Which is why I seem to be waiting for some sign from him, some signal—a private signal—for we’ve always been so close, a single thought can pass between us, like a glance—I’m waiting for Ray to forgive me —It’s all right. What you are doing is all right and not a mistake.

And even if it was a mistake, I love you.

Just yesterday I was able to cry. In this room at this bedside leaning over my husband who was surprised by my tears I was able to cry but now I am not able to cry, I am dry-eyed, my mouth is dry as sandpaper. Now for the first time I see that Ray isn’t wearing his glasses—how strange this is, that I hadn’t noticed before. And on the bedside table, there are his glasses, which are relatively new, wire-rimmed and rather stylish glasses on which he wears clip-on dark lenses in bright sunshine.

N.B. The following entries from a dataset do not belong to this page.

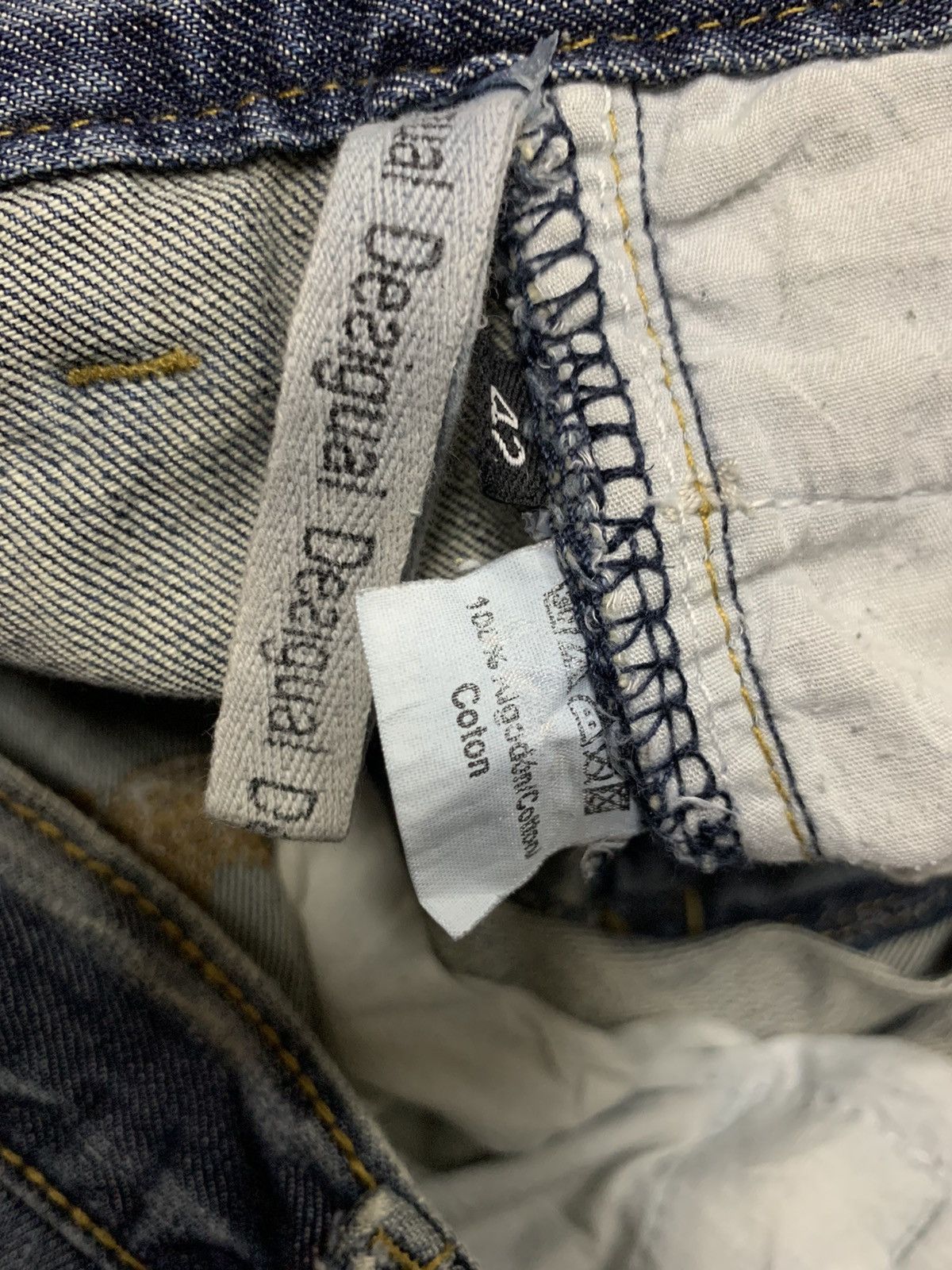 Desigual × Japanese Brand DESIGUAL FLARED MULTIPOCKET STYLISH DENIM Size US 33 - 12 Thumbnail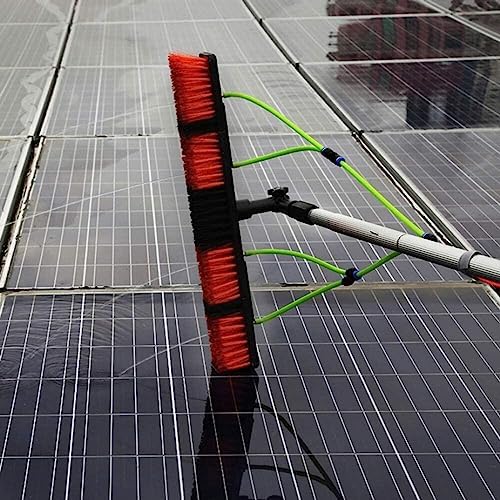 Telescopic Window Cleaning Pole 10-39ft with Water Fed Brush - 30cm/50cm Large Brush Head for Roof & High Reach Cleaning Tools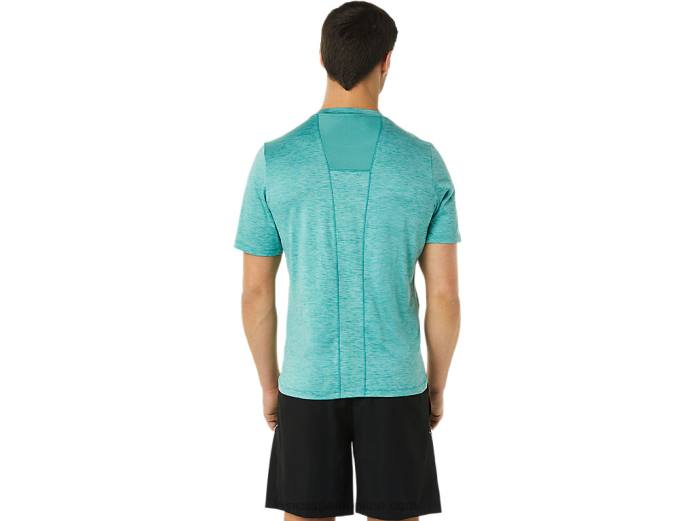 manga corta pr lyte hombre Asics 4L681363 brezo sabio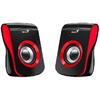 Boxe Genius SP-Q180 2.0 cu fir, RMS: 6W (2 x 3W), USB , rosu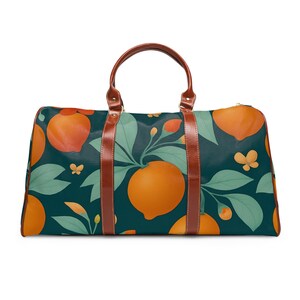 Weekend Bag, Lemon Blossom Waterproof Travel Bag for Travelers, Floral Duffle Bag, Overnight Bag, Carry On Luggage, Gym Bag, Floral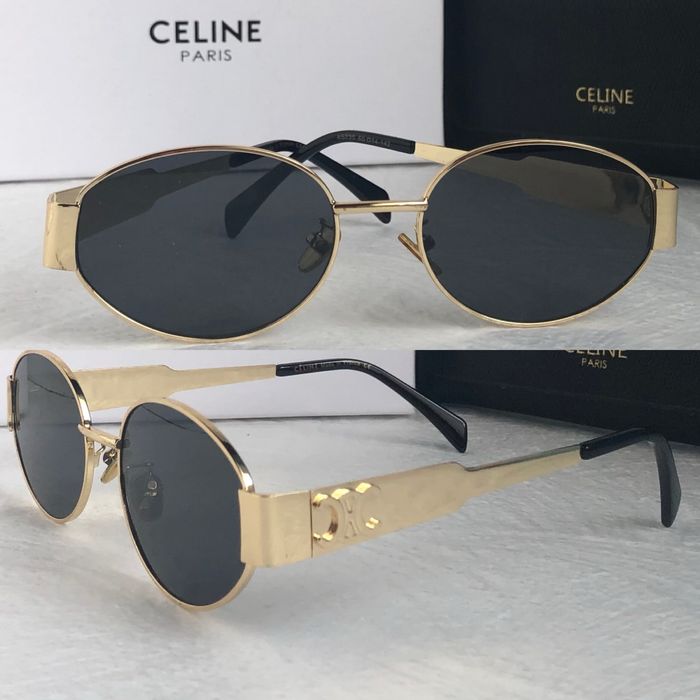 Дамски слънчеви очила кръгли овални елипса 2 цвята златни сребърни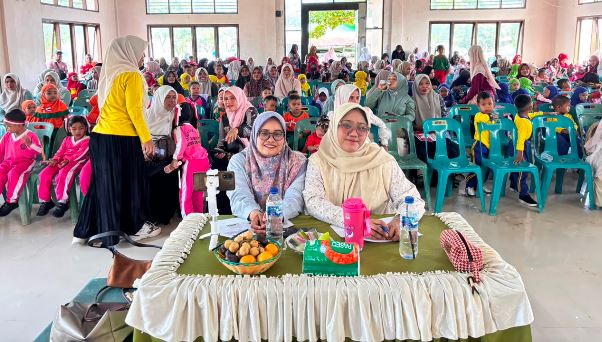 Dosen FKIP UNIKI Bireuen Jadi Juri Senam Anak Ceria Tingkat TK di Kecamatan Makmur Kabupaten Bireuen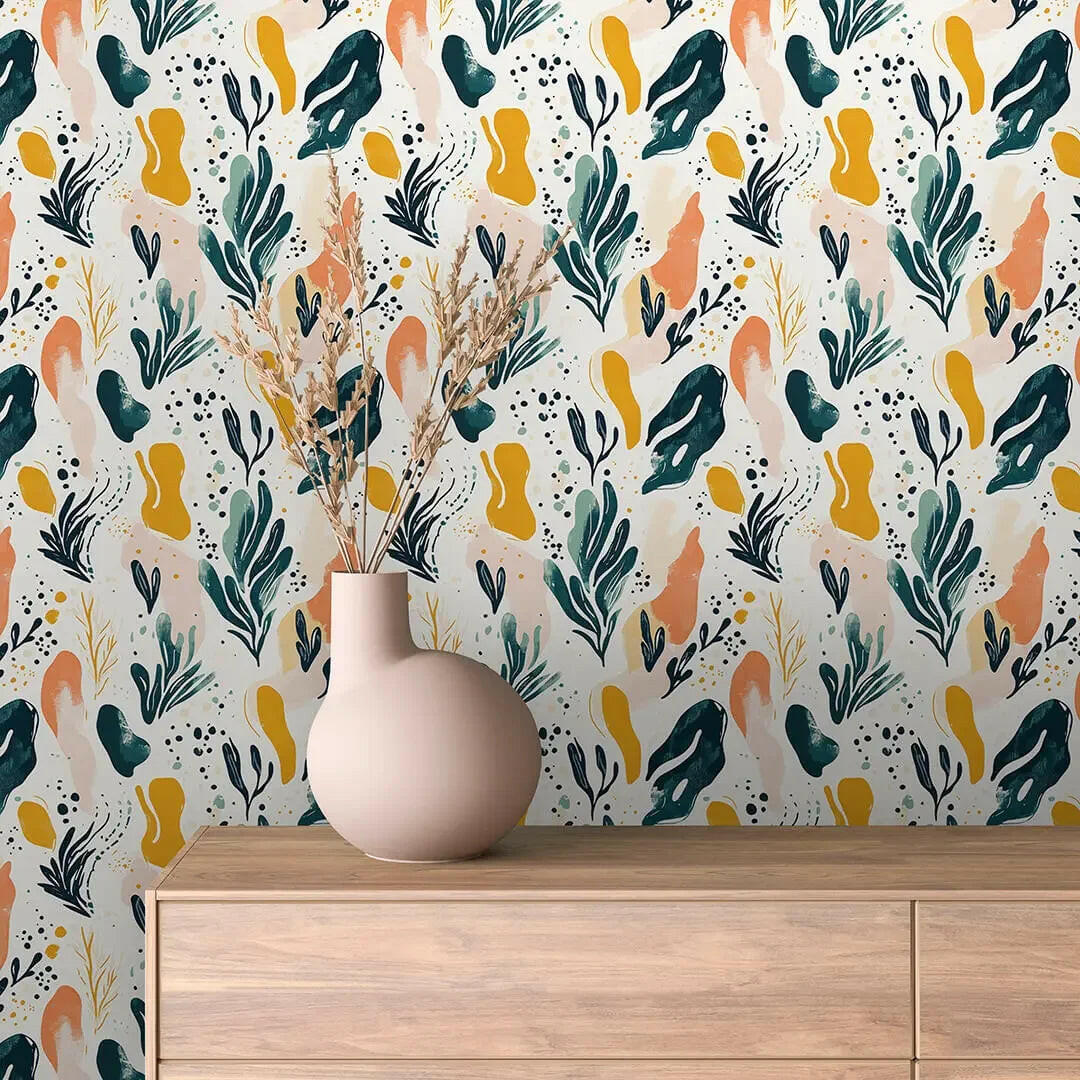 Terracotta Tidepool Abstract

Very slowly I take up these glasses though I have nothing to put them in, for safekeeping; and here is Ray’s wristwatch—the time is now 1:29 A.M.

And here are Ray’s colored pencils, that will need sharpening.

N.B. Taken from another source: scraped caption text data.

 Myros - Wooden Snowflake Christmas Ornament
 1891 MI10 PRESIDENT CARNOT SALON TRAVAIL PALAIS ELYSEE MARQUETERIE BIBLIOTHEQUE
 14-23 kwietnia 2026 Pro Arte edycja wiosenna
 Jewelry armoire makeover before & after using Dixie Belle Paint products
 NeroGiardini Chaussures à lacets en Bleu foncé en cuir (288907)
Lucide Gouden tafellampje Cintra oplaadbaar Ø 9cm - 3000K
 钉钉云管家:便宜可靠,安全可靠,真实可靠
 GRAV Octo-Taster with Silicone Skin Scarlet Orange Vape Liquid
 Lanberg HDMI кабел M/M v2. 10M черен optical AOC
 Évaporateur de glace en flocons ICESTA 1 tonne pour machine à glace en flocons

These items, I place carefully in my black tote bag. Beautiful cut flowers—white and yellow mums, red carnations, purple iris—in vases, from friends—these I will leave behind.

(Have I thanked our friends for these flowers? I don’t think so—I don’t remember. So many messages on our answering machine at home—I haven’t answered. And many messages deleted by accident, or in haste.)

The beautiful large Valentine card, signed by our friends—for Ray—to cheer him up—this, I should have brought to him, yesterday.

On this Valentine the heartfelt wishes of our friends—I am staring at the words in a sort of trance—Dear Ray wish you were here. Ray—be well soon! Ray you must come back to us soon, we love you and miss you so much. Ray here’s to sausage in our future! Ray please rest and rest and rest! It takes time. And we want to see you soon. Ray heal well! We all miss you tonight. Come home soon! Ray—I’m glad to hear you’re feeling better and hope you will be entirely recovered very soon. Dear Ray—I once knew a man named Ray, who I thought was very okay, he liked to read, while drinking mead, the wonderful man who was Ray . . .

It seems horrible to me, unconscionable—how could I have been so stupid, selfish, neglectful—I hadn’t brought this Valentine for Ray to see. Naively thinking I would keep it for him, to give to him at home.

“And now it’s too late.”

So many mistakes I’ve made, and am making. This is new to me, as if I have crossed over to another place where continually I will be making mistakes, stupid mistakes, contemptible mistakes. Soon I will learn that a widow is one who makes mistakes.

In the closet are Ray’s clothes, shoes. A laundry bag into which Ray has put soiled underwear and socks. There is his jacket—the one he’d worn on Monday morning. There, the striped blue flannel shirt, and the trousers. I am fumbling to remove Ray’s clothes from the hangers, the blue striped shirt falls to the floor . . . In a panic I am thinking I will have to make two trips to the car. I will have to make two trips to the car.

If I leave this room, I will never be able to return. I will never be able to force myself to return.

I should call someone, a friend. I should call for help. I can’t carry these things by myself! Not in one trip.

Yet, I feel shy about calling friends. It is 1:30 A.M.—a terrible shock to be awakened by a ringing phone, and news of a friend’s death.

Better not. Better just go home.

In the morning will be soon enough. And call Ray’s sister who lives in Connecticut, whom I have never met.

And my brother, and sister-in-law.

Ray has died. He was in the hospital for not quite a week with pneumonia, he was getting better but—he died.

Instead of leaving the hospital room, I lift the phone receiver. I must have decided to call a friend, friends—this seems to be what I am doing, after all.

And the ringing in the distance, invading another’s sleep.

In this way, at this moment, the Widow acts instinctively—she does not drive home alone as perhaps she’d fantasized and she does not do harm to herself as perhaps she’d fantasized—she calls friends.

But only friends whose telephone numbers she seems to have memorized.